If only I could turn back time, rewind the moment and swallow those words before they escaped my lips.

-----Flashback-----

"What did you just say???" Nuna's instant piercing question, demanding an answer that I wasn't prepared to give.

I glanced at Y/n's unreadable expression. How could I have been so foolish to let those words slip past my lips?

"I mean how can y/n and I are???? We are batchmates, moreover she has different titles and different parents. Therefore scientifically we are not ..."
I said and attempted to diffuse the tension with a nervous laugh, but Nuna being nuna, at first her keen gaze told me she saw through my face. And then she chuckled which had provided a fleeting moment of slight relief to me, a temporary shield against the awkwardness of my words.

"Gosh!!! Bro, since when did you become so scientific?" she teased, a hint of amusement or something else in her voice.

It wasn't Nuna's reaction that troubled me. No!! it was the presence of Y/N in my mind that tormented me.

What is she thinking now about me??? It has only been few days that we are now on good terms...
Ughhhh!!! No!!!! I don't want her to think anything ...

I shrugged off Nuna's question with a small grin, and stealing a glance at Y/n, whose thoughtful expression only fueled my discomfort.

"Let's go!" I said playfully and with that I started walking, in a hope that my casual manner would convince them that my words were merely a jest, a fleeting moment of misguided humor!

But deep down, the echo of my words lingered in the air, a reminder of the fragility of the words and the weight of unspoken truths.

-----End of flashback-----

As I lay there, I was lost in thoughts of her, memories of Y/N!!!!...
mmm.... I don't know, but the more I spend time with her the more I want it... the way she smiles, the way she acts, her keen eyes... It's that, her whole aura is captivating...

Our shared moments flooded my mind like a heavy yet pleasing downpour. The way she barged into the room today to help me out, our hiding spot, then eating the ice cream together... And making bouquets together ...was so much fun ..... her infectious laughter echoing off the walls, and the simple joy we had found in each other's company filled my heart, unknowingly a smile made its way on my face ...

But amidst the warmth of those memories, a chill of doubt crept in.
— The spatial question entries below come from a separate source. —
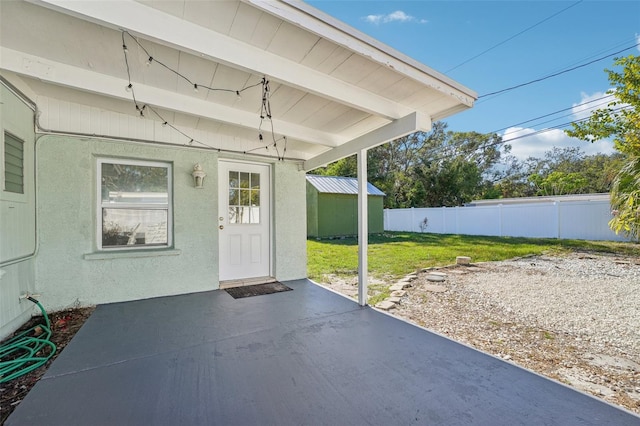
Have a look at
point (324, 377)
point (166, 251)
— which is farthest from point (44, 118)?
point (324, 377)

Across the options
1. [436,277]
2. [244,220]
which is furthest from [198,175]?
[436,277]

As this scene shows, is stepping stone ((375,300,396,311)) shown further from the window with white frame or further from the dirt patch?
A: the dirt patch

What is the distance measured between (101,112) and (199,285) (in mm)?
2810

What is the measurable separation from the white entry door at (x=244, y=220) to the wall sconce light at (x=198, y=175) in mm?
450

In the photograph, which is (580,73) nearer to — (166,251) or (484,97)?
(484,97)

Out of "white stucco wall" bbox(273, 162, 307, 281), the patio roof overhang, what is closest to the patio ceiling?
the patio roof overhang

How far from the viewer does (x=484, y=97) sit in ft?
38.6

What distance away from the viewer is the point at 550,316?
352 cm

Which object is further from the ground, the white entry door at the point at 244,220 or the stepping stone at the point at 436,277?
the white entry door at the point at 244,220

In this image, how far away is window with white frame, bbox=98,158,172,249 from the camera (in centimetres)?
384

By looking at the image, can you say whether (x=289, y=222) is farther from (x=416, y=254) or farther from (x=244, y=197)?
(x=416, y=254)

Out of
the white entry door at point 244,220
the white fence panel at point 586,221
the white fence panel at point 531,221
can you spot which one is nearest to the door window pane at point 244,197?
the white entry door at point 244,220

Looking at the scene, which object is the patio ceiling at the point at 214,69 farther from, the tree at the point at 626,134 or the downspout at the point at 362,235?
the tree at the point at 626,134

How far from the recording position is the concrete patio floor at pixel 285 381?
1.70 metres
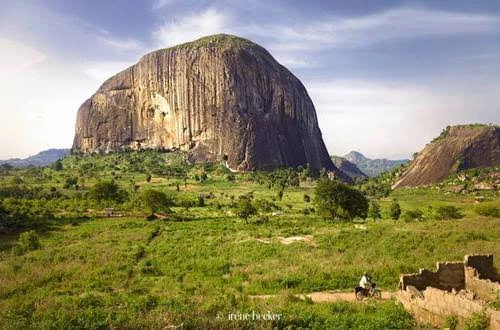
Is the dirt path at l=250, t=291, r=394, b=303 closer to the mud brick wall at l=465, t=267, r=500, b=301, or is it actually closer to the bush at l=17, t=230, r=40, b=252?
the mud brick wall at l=465, t=267, r=500, b=301

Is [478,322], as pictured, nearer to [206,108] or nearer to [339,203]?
[339,203]

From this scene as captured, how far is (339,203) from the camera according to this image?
4916 cm

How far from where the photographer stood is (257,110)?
158 m

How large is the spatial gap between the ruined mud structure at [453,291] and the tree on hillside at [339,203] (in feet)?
107

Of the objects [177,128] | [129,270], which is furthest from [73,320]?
[177,128]

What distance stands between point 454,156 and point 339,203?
323 feet

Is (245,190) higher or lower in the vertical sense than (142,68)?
lower

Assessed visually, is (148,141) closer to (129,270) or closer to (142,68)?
(142,68)

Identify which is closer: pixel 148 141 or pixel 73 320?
pixel 73 320

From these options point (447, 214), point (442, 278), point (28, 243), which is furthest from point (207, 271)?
point (447, 214)

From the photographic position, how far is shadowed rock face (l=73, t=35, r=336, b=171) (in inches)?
5940

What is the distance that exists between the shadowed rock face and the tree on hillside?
95749 mm

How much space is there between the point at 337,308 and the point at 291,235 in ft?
66.8

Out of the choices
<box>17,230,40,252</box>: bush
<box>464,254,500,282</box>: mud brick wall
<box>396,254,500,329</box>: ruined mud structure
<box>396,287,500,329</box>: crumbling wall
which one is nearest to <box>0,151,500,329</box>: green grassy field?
<box>396,287,500,329</box>: crumbling wall
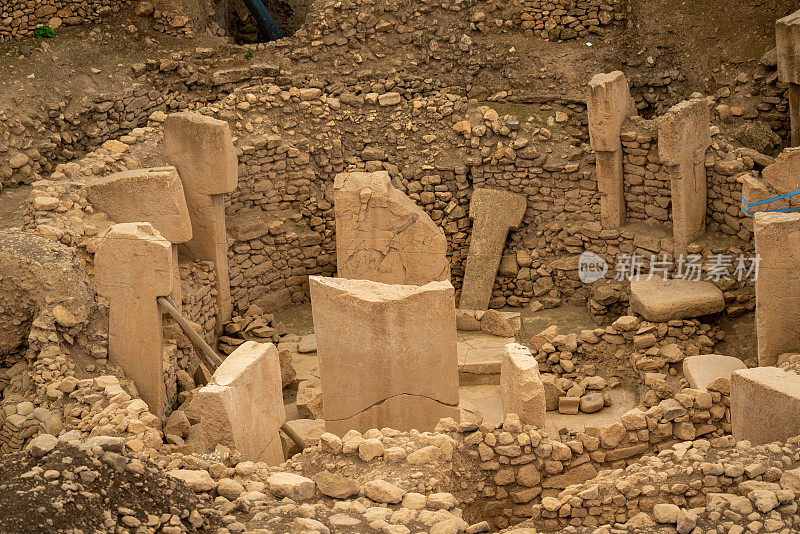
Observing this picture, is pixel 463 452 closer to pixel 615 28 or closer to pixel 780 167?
pixel 780 167

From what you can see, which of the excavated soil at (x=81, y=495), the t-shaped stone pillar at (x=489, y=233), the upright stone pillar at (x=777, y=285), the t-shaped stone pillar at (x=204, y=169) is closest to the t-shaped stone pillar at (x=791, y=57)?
the t-shaped stone pillar at (x=489, y=233)

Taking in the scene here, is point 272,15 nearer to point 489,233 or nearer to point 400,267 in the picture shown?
point 489,233

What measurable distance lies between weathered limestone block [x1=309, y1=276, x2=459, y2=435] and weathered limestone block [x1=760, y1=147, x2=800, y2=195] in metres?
3.63

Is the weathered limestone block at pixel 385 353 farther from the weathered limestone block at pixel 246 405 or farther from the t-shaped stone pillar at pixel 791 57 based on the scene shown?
the t-shaped stone pillar at pixel 791 57

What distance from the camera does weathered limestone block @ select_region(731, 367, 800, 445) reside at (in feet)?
23.9

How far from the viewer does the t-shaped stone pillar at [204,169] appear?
1134 cm

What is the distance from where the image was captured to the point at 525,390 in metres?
8.12

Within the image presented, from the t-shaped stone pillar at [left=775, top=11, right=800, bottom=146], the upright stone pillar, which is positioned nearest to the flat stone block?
the upright stone pillar

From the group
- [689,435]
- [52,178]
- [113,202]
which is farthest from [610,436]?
[52,178]

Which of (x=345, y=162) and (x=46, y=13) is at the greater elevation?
(x=46, y=13)

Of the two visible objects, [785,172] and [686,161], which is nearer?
[785,172]

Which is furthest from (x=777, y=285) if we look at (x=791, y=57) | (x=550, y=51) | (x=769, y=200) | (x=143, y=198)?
(x=143, y=198)

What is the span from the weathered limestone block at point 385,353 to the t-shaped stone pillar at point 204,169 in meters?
3.10

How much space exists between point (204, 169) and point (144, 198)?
114 cm
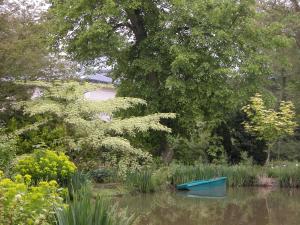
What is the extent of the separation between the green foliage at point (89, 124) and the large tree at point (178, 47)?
3280mm

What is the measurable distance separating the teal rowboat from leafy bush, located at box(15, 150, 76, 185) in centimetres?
613

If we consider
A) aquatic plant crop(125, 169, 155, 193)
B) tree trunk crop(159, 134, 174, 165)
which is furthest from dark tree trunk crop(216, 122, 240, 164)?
aquatic plant crop(125, 169, 155, 193)

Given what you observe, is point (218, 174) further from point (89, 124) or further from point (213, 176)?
point (89, 124)

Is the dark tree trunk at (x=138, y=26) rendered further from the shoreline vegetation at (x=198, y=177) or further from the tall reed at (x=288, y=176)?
the tall reed at (x=288, y=176)

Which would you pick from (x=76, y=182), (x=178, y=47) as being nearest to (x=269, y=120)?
(x=178, y=47)

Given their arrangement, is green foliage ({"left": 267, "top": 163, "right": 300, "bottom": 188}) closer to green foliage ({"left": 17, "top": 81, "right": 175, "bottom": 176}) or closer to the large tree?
the large tree

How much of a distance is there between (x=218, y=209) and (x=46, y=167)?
4.93 meters

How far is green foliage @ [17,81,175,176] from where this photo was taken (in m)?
12.5

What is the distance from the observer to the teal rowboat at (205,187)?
16.0 meters

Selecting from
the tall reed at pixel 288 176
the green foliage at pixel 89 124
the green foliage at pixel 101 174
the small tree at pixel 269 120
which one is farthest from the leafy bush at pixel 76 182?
the tall reed at pixel 288 176

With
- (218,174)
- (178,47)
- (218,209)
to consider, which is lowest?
(218,209)

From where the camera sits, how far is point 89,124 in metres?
12.7

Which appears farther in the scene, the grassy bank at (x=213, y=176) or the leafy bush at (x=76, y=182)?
the grassy bank at (x=213, y=176)

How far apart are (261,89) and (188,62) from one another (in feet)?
13.8
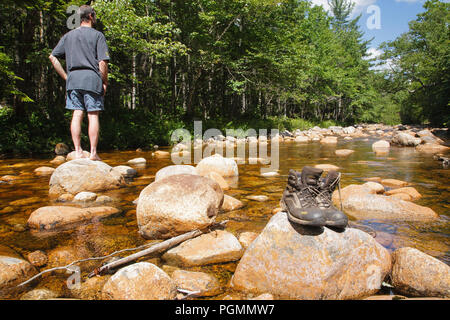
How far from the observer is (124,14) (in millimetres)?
11195

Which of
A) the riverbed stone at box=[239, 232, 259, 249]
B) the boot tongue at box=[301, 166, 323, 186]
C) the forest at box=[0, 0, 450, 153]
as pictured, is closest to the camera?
the boot tongue at box=[301, 166, 323, 186]

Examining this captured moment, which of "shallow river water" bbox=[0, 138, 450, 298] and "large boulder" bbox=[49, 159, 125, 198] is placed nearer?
"shallow river water" bbox=[0, 138, 450, 298]

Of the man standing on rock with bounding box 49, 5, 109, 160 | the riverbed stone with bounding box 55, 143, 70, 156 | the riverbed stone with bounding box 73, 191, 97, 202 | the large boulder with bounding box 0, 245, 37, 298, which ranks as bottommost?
the large boulder with bounding box 0, 245, 37, 298

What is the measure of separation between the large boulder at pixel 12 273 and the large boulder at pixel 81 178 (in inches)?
98.9

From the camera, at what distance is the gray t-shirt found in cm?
419

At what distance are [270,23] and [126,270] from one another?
21419 millimetres

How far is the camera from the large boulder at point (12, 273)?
1912mm

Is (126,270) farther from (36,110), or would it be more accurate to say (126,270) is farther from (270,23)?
(270,23)

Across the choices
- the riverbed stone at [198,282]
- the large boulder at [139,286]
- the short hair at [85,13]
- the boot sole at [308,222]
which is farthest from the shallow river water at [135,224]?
the short hair at [85,13]

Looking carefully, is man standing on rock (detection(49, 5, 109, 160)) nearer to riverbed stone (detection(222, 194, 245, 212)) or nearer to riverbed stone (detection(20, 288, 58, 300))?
riverbed stone (detection(222, 194, 245, 212))

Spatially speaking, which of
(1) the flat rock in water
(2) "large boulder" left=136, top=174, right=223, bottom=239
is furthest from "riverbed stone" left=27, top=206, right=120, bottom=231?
(1) the flat rock in water

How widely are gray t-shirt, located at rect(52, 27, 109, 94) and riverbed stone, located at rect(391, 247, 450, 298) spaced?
461 cm

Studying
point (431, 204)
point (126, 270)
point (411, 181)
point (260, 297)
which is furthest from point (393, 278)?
point (411, 181)

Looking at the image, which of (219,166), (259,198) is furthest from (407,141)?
(259,198)
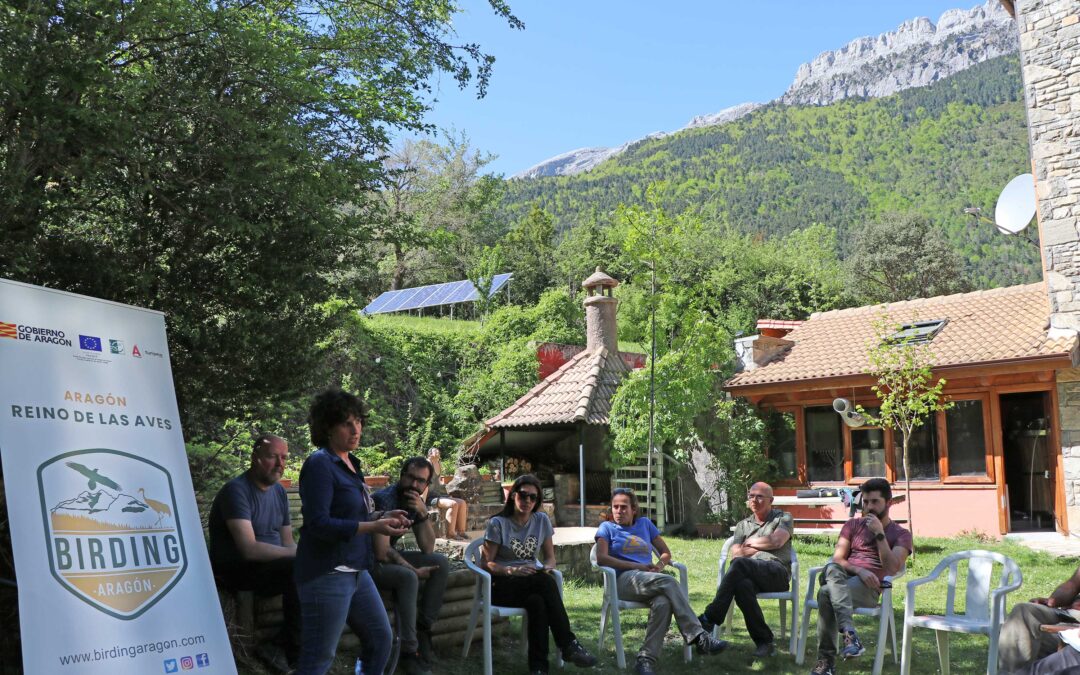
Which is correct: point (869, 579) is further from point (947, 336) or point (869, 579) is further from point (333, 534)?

Did she feel the same way? Or Was I just another face in the crowd to her? Or did she too harbor secret desires beneath her stoic exterior?

I shook my head, trying to vanish the doubts that threatened to consume me. But I couldn't shake the feeling of longing that gripped my heart whenever she was near.

"Will Y/N ever feel this way towards me?" I whispered to the empty room, the words hanging in the air. But deep down, I knew that the answer lay not in her actions, since she doesn't behave that way, unlike other girls who would be trying to find reasons to talk to me .... click photos, always be near and so on.....
But in my own willingness, I was in hope of it! If one day she will!!!